L’oiseau Nijinski, rbth.com, 28 février 2014
Le mythe Nijinski réside entre autres dans l’absence de traces de ses mouvements. Impossible aujourd’hui d’apprécier concrètement sa virtuosité légendaire, aucune captation n’ayant été faite de son vivant.
Seules des photographies figent le danseur, attestant de sa grâce et de sa sensualité. L’étoile reprend vie à travers des témoignages, on le rapporte comme un danseur hors-pair. Les récits racontent ses sauts éblouissants, par lesquels il semble s’astreindre de la gravité.
Nijinski vole au-dessus de toute la largeur de la scène avec un grand assemblé entrechat-dix (…) il semble rester encore deux à trois secondes suspendu en l’air (…) il vole en diagonale sur toute la scène (…) il se catapulte vers les hauteurs avec un sissonne soubresaut, le corps arqué en arrière, planant dans les airs
Tamara Karsavina, Theater Street, Dance Books, Londres 1981
Danseur déjà, Nijinski affirme sa singularité. Ses rôles androgynes et sexualisés choquent. S’affranchissant des codes imposés par son genre, il offre une nouvelle dimension au corps masculin.
Chorégraphe révolutionnaire
Dès 1912, Nijinski devient chorégraphe. Sa première mise en scène, L’Après-midi d’un faune est un ballet en un acte, sur la musique du Prélude à l'après-midi d’un faune, composée par Debussy. Grâce à son système de notation, ce ballet est le premier du XXe siècle entièrement noté. La chorégraphie est révolutionnaire, (trop) osée pour l’époque : l’une des scènes suggère un orgasme.
En 1913, il se consacre à la création du Sacre du printemps L’oeuvre est brutale, à l’encontre des représentations traditionnelles.

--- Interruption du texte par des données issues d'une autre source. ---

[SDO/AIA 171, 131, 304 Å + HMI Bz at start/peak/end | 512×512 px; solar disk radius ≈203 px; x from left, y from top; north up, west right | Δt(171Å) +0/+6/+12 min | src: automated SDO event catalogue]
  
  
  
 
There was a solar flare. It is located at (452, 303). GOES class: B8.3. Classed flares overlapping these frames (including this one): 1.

Les danseurs sont courbés, de profil, pieds en dedans. Sa représentation au Théâtre des Champs Elysées provoque un tollé général. Le public s’indigne, hue, si bien qu’il devient impossible d’entendre l’orchestre jouer. Même Stravinsky, à l'origine de la musique du ballet, s’indigne.

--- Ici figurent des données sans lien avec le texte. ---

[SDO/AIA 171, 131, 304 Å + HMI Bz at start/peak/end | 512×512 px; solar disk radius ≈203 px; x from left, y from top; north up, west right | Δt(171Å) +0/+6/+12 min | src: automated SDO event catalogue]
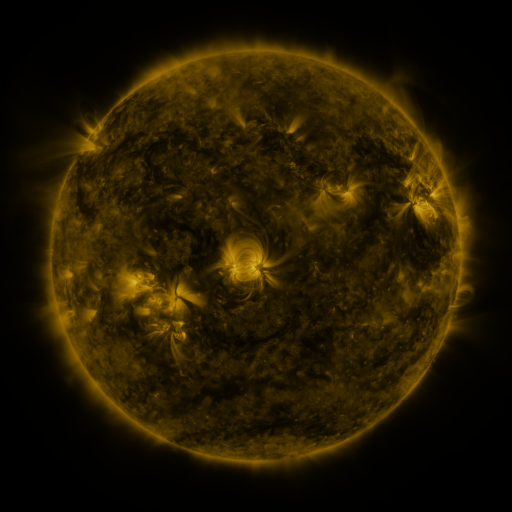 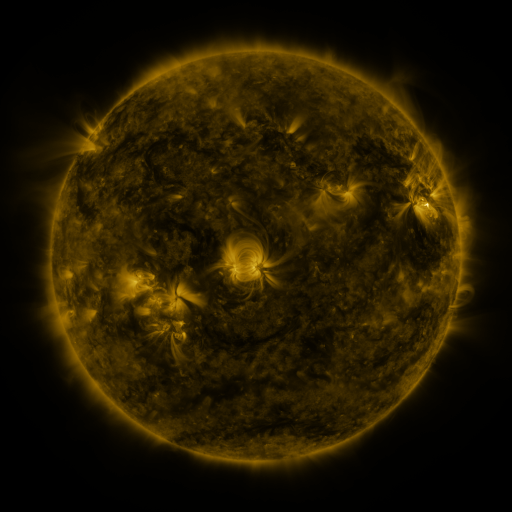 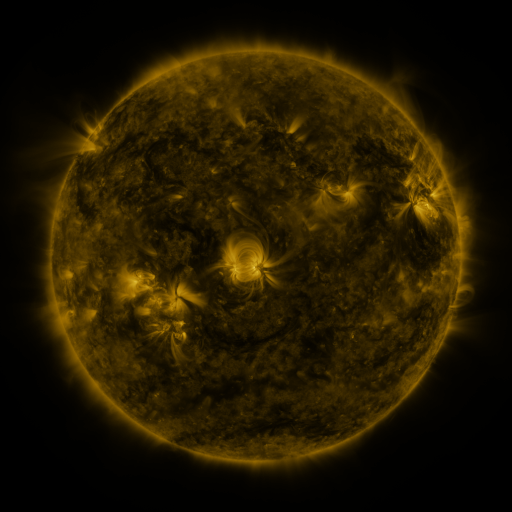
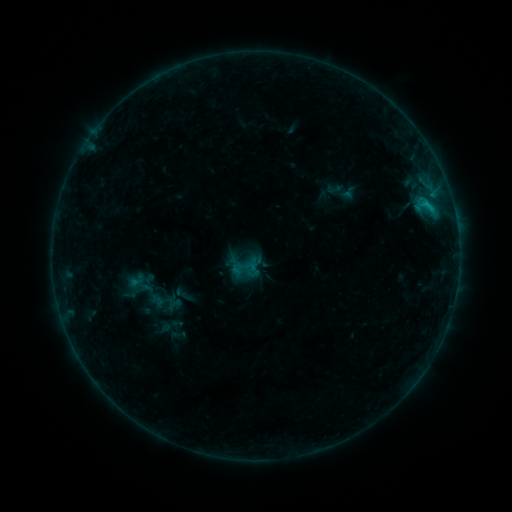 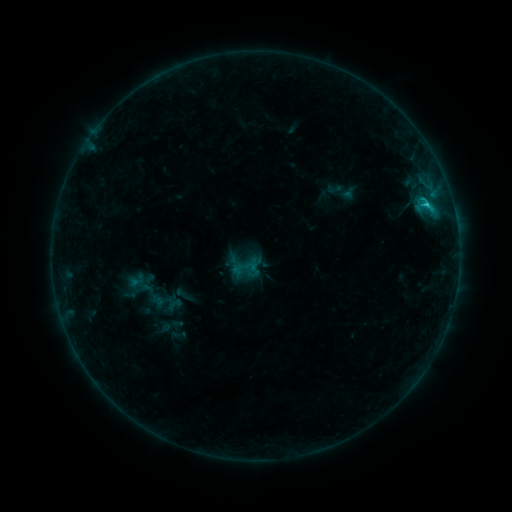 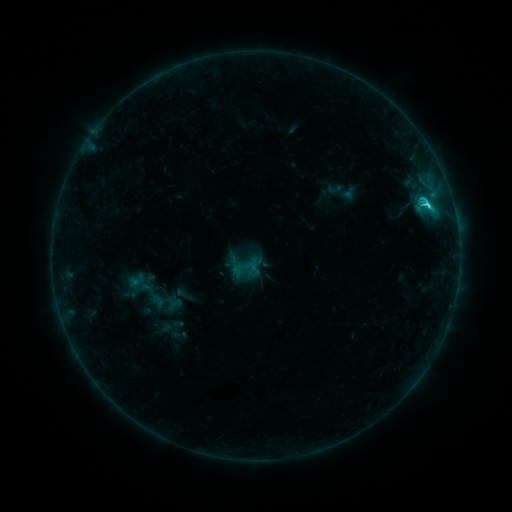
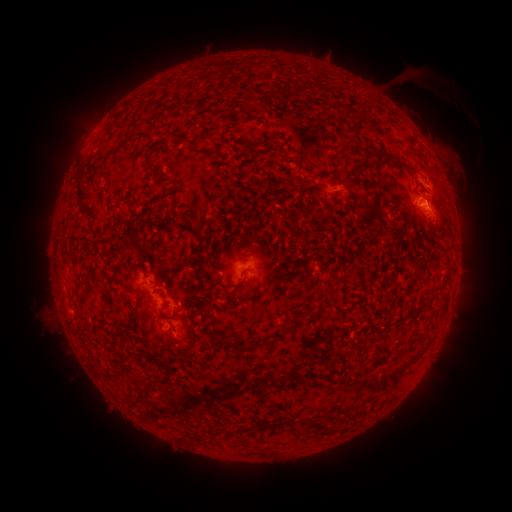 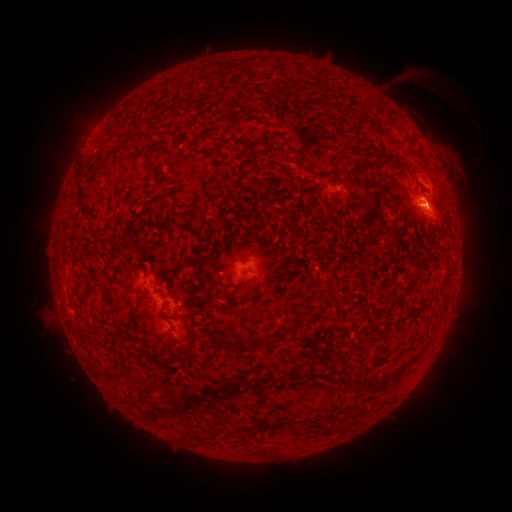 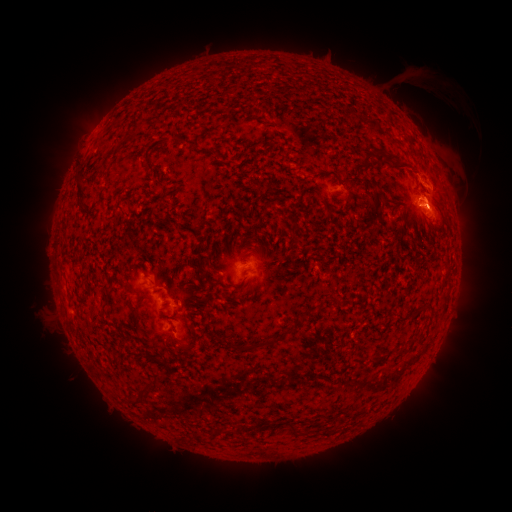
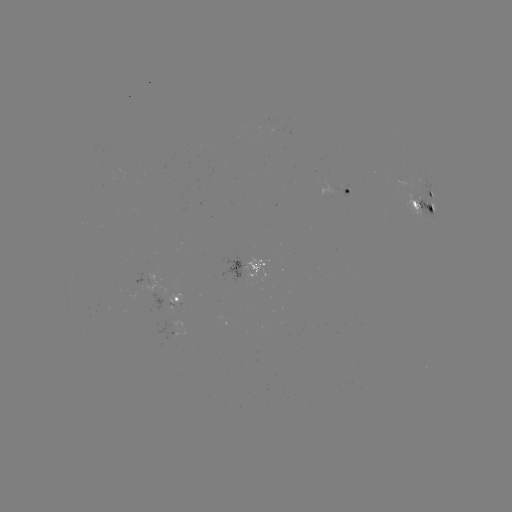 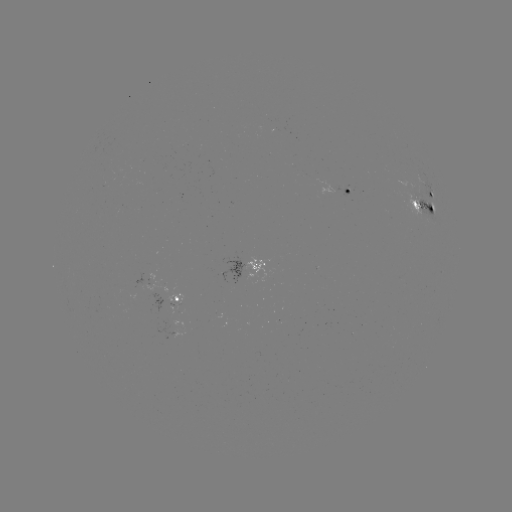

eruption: <bbox>428, 179, 469, 229</bbox>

[J'ai] quitté la salle dès les premières mesures du prélude, qui tout de suite soulevèrent des rires et des moqueries. J'en fus révolté. Ces manifestations, d'abord isolées, devinrent bientôt générales et, provoquant d'autre part des contre-manifestations, se transformèrent très vite en un vacarme épouvantable.

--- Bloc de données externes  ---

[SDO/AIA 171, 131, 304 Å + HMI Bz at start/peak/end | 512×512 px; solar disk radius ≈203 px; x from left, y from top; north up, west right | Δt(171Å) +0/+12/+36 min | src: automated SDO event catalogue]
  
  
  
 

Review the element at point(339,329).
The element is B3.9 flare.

Pourtant, le succès est posthume. Derrière ce scandale se cache une naissance, celle de la danse moderne.
Un écrivain illuminé
En 1919, il se marie avec l’aristocrate Hongroise Romola de Pulszky. Cela provoque la colère de Diaghilev qui le congédie. Sa santé mentale est fragile, il arrête la danse.
Coupé de la danse, Nijinski sombre peu à peu dans la folie. Alors qu’il se fragilise émotionnellement, il se lance dans la rédaction de ses cahiers, alternant incohérences et éclairs de génie.
Je sens que la Terre étouffe, c'est pourquoi je prie tout le monde d'abandonner les usines et de m'écouter. Je sais ce qu'il faut pour sauver la Terre. Je sais chauffer un poêle, c'est pourquoi je saurai réchauffer la Terre.
Il souffre d'hallucinations, en mars 1919, il est diagnostiqué schizophrène.